Recent data, specifically the August reading of the Personal Consumption Expenditures (PCE) price index, the Federal Reserve’s preferred inflation gauge, indicated a slowdown in headline inflation to 2.2%, nearing the central bank’s 2% target. Bostic interpreted this as a positive sign: “The big takeaway for me was that the risks of inflation are continuing to fall.”

Federal Reserve 2% Positive target

Bostic’s evolving perspective throughout the year underscores the delicate balancing act currently confronting the Federal Reserve. Concerns regarding the potential for a rapid softening of the U.S. job market are mounting.

Earlier in the year, Bostic had not foreseen the need for rate cuts until late 2024. However, the faster-than-anticipated inflation easing prompted him to support the significant September rate cut, expecting further reductions.
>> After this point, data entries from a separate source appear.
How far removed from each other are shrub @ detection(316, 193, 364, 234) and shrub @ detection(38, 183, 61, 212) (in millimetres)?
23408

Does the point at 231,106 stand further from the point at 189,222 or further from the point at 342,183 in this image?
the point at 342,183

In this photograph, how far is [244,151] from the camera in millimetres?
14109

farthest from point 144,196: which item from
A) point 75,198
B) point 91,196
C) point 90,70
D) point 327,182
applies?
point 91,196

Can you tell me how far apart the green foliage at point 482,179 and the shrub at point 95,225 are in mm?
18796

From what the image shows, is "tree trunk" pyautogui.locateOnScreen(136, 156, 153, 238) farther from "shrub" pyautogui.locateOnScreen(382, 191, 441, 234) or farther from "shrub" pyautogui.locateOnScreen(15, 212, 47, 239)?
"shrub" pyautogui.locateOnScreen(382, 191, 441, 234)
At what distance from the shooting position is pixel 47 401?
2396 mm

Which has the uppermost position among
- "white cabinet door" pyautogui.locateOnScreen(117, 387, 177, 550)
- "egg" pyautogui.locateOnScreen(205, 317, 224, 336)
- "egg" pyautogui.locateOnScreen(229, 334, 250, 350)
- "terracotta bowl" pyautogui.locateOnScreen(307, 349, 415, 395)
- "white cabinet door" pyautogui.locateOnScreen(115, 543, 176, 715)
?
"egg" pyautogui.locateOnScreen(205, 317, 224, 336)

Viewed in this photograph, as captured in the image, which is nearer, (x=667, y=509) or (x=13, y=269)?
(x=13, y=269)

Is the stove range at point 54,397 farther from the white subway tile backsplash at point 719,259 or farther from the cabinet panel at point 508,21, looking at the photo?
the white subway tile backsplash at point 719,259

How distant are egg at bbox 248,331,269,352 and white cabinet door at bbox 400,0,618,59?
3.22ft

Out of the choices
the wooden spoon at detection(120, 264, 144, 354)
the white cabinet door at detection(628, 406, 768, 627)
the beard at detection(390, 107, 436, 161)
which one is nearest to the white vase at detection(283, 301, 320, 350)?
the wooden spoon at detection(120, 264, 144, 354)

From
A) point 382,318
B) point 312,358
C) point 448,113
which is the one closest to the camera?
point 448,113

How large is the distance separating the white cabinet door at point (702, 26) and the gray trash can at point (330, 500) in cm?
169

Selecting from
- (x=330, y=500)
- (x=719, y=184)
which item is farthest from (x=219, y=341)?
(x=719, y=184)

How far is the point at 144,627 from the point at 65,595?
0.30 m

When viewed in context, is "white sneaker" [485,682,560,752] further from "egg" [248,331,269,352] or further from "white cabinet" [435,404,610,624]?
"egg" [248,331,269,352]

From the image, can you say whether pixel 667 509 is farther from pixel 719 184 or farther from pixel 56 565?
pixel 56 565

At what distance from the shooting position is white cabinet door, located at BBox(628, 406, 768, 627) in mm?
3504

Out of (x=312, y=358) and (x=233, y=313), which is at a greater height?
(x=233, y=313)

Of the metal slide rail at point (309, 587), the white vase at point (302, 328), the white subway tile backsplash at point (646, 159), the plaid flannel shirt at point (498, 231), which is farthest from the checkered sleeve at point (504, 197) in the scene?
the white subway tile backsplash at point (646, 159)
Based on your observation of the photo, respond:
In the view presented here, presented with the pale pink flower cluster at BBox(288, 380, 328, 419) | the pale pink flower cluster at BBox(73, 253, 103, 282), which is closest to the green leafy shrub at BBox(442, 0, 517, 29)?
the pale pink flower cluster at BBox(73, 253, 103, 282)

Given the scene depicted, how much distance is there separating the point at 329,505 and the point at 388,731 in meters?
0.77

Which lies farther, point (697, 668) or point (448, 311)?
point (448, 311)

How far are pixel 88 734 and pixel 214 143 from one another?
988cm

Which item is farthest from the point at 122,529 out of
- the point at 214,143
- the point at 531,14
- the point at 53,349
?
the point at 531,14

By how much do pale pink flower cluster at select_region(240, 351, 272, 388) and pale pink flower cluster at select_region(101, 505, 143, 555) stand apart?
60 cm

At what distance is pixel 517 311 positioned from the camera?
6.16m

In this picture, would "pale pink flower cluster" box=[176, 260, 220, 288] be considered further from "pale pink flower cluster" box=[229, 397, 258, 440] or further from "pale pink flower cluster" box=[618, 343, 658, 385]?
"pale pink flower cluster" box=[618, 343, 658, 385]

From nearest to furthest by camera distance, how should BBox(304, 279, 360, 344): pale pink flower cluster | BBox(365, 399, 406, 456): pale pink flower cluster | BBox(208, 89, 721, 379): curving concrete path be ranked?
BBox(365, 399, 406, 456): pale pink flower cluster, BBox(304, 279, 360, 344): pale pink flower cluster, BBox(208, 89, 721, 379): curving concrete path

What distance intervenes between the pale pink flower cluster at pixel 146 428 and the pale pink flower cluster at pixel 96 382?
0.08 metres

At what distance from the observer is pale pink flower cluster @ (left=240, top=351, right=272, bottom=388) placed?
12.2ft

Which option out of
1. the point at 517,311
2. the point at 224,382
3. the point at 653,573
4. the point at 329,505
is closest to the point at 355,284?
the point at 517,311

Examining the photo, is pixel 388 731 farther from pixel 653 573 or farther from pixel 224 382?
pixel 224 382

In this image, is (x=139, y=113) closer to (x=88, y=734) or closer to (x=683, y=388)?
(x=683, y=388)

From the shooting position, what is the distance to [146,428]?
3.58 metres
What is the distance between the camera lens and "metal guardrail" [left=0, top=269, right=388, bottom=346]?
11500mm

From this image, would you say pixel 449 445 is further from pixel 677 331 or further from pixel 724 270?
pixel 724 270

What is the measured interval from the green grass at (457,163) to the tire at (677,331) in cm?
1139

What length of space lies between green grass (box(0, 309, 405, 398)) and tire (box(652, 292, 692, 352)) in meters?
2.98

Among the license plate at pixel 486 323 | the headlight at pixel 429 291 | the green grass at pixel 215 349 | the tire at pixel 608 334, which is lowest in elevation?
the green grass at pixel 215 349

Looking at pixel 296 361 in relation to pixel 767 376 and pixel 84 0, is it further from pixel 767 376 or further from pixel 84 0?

He views the recent month-to-month inflation readings, which have consistently fallen below the Federal Reserve’s 2% target, as “a positive,” dismissing concerns that they signal “dangerously low” inflation or an overly restrictive monetary policy.

Regarding the job market, Bostic indicated that he will closely monitor whether the economy is “still producing net jobs,” focusing on whether monthly job growth remains at or above 100,000 positions, which he deems necessary to accommodate new entrants into the labor force.